- _WHAT TO DO_
Can you quote the forum thread about the Honda engine with no spark, starting with "Check coil with" and going on through "is definitely wrong."?

- _EXCERPT TO READ_
# Honda 5.5hp GX series has no spark



## NoPaint (Jan 4, 2010)

I have a Honda 5.5hp GX series engine (red fan shroud with white tank).  The engine has no spark.  I cleaned off the flywheel and still no spark.  I am willing to throw some parts at it to fix it.  Should I just replace the coil or condenser/both?


----------



## bogydave (Jan 4, 2010)

Check the ground on the coil, I have found a loose coil bolt/screw to  cause no spark.
Check coil with a ohm meter, should have a few ohms, almost a short thru the coil.
Rare to have a coil go bad but possible. Cracked & got wet, look burned?
Check the plug wire, 
Good spark plug? cracks, gap to big etc.
Does it have an On/Off switch? make sure it's working & not shorted to ground when in the "ON"/ "run" position. 
If your sure it's bad, remove the plug, switch to the "run" position,  put a screw driver in the plug wire cap, hold to the metal part of the screw driver in your hand,  with your knee touching the engine, & give it a hard pull.
Still able to speak something other than cuss words, something is definitely wrong. 
Typically not very expensive to get repaired, small engine repair shop near you, probably have parts


----------



## taxidermist (Jan 6, 2010)

Bondo said:
			
		

> Ayuh,...  Disconnect the low oil shut-down switch,...  They're known to go Bad...
> It'll look like a Nut on the crankcase, with 2 wires coming out of it, just unplug either of the wires,+ Try it...




And check your oil to see if it is low too or you will be asking us about low compresson next....LOL


----------



## NoPaint (Jan 6, 2010)

Haha yeah i grounded out the hose pressure switch on the pressure washer pump.  I think the switch is fine simply because its so basic.  I didn't know the oil switches go bad.  I will ground that and see how it goes.


----------

- _DATASET CONTENT_
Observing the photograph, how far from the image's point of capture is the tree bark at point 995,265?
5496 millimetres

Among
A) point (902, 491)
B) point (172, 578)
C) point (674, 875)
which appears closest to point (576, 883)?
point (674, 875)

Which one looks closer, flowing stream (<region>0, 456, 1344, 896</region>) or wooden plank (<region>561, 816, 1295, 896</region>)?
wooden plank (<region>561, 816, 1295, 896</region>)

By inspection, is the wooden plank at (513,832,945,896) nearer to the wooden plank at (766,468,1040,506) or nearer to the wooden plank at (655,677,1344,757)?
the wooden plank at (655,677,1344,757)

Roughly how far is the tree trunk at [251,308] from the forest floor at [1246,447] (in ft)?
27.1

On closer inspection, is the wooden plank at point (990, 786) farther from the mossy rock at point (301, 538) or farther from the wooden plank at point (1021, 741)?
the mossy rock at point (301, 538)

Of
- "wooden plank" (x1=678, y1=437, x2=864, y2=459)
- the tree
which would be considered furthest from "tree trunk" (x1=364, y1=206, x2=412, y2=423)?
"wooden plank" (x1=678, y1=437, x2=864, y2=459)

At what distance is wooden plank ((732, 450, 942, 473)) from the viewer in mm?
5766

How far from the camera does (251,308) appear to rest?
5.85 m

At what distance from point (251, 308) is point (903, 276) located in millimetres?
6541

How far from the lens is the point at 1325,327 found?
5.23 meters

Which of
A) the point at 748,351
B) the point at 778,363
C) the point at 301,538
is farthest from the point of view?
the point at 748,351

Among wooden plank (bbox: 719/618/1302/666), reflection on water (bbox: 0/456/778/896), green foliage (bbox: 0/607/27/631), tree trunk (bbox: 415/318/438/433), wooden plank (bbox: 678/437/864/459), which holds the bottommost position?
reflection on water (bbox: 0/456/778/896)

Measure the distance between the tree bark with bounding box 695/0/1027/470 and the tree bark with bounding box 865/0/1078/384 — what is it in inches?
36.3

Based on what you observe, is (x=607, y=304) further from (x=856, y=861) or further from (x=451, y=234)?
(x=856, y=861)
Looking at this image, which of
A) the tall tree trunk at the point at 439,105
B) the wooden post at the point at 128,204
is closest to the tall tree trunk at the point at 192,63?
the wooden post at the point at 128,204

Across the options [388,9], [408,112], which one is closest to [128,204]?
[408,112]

--

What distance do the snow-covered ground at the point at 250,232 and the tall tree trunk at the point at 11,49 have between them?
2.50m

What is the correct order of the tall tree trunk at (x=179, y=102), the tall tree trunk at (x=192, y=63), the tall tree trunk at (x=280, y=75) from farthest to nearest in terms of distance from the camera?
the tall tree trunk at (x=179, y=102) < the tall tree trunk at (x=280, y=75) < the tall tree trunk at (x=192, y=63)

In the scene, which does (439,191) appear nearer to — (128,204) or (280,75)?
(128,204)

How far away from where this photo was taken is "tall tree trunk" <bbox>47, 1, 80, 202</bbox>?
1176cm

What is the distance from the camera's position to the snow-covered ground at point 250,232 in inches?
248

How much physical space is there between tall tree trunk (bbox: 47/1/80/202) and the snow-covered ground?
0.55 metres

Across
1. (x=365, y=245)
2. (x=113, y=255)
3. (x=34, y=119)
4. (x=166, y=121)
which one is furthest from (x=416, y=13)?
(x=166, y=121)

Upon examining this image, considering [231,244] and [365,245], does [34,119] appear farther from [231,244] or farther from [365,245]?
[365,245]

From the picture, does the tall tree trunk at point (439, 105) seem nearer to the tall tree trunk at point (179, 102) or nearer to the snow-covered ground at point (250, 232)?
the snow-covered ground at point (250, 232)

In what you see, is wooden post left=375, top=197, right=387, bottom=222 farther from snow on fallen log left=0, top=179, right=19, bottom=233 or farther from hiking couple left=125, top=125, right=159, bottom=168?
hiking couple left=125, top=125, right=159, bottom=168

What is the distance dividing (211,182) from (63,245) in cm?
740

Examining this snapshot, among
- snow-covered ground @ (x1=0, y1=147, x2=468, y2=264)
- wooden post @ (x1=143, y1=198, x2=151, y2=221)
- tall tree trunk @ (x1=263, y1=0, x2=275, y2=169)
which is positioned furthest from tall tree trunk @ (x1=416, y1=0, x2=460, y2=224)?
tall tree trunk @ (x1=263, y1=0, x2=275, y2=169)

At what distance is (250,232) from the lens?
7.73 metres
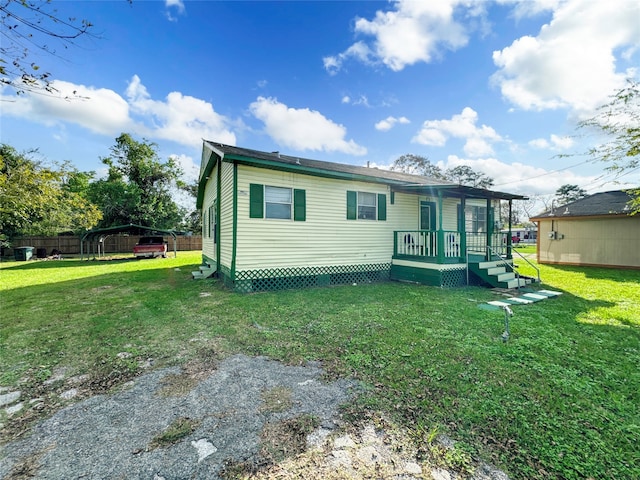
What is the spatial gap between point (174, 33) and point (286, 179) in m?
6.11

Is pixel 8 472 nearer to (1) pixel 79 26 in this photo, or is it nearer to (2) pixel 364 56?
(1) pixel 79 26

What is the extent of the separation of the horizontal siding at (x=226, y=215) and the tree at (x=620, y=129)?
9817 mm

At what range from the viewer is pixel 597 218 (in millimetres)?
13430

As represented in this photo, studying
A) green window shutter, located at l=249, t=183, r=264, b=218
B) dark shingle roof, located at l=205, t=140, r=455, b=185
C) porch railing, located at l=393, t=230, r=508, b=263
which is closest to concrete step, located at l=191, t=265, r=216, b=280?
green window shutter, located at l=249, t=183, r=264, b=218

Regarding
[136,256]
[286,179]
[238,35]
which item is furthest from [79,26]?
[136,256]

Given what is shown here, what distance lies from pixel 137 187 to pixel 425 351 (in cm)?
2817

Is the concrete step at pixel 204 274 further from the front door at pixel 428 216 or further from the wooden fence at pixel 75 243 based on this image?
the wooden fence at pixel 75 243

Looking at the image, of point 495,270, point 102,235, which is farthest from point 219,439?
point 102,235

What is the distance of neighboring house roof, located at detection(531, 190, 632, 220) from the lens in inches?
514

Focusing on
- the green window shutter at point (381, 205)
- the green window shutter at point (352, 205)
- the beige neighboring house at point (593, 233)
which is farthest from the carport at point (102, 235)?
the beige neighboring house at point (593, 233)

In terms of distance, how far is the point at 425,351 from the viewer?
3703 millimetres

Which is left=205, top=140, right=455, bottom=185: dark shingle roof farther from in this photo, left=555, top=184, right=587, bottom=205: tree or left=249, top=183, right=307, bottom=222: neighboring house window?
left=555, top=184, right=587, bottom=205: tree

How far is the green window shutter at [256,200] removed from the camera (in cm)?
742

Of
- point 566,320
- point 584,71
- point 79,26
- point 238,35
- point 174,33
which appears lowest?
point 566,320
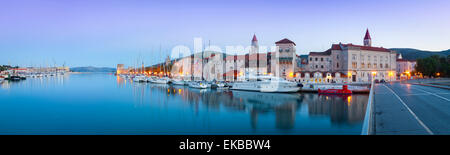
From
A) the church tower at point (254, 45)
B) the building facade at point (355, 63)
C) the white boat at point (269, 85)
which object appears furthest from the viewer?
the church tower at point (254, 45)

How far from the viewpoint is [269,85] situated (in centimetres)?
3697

- _OUTPUT OF THE TASK_
Check coil with a ohm meter, should have a few ohms, almost a short thru the coil.
Rare to have a coil go bad but possible. Cracked & got wet, look burned?
Check the plug wire, 
Good spark plug? cracks, gap to big etc.
Does it have an On/Off switch? make sure it's working & not shorted to ground when in the "ON"/ "run" position. 
If your sure it's bad, remove the plug, switch to the "run" position,  put a screw driver in the plug wire cap, hold to the metal part of the screw driver in your hand,  with your knee touching the engine, & give it a hard pull.
Still able to speak something other than cuss words, something is definitely wrong.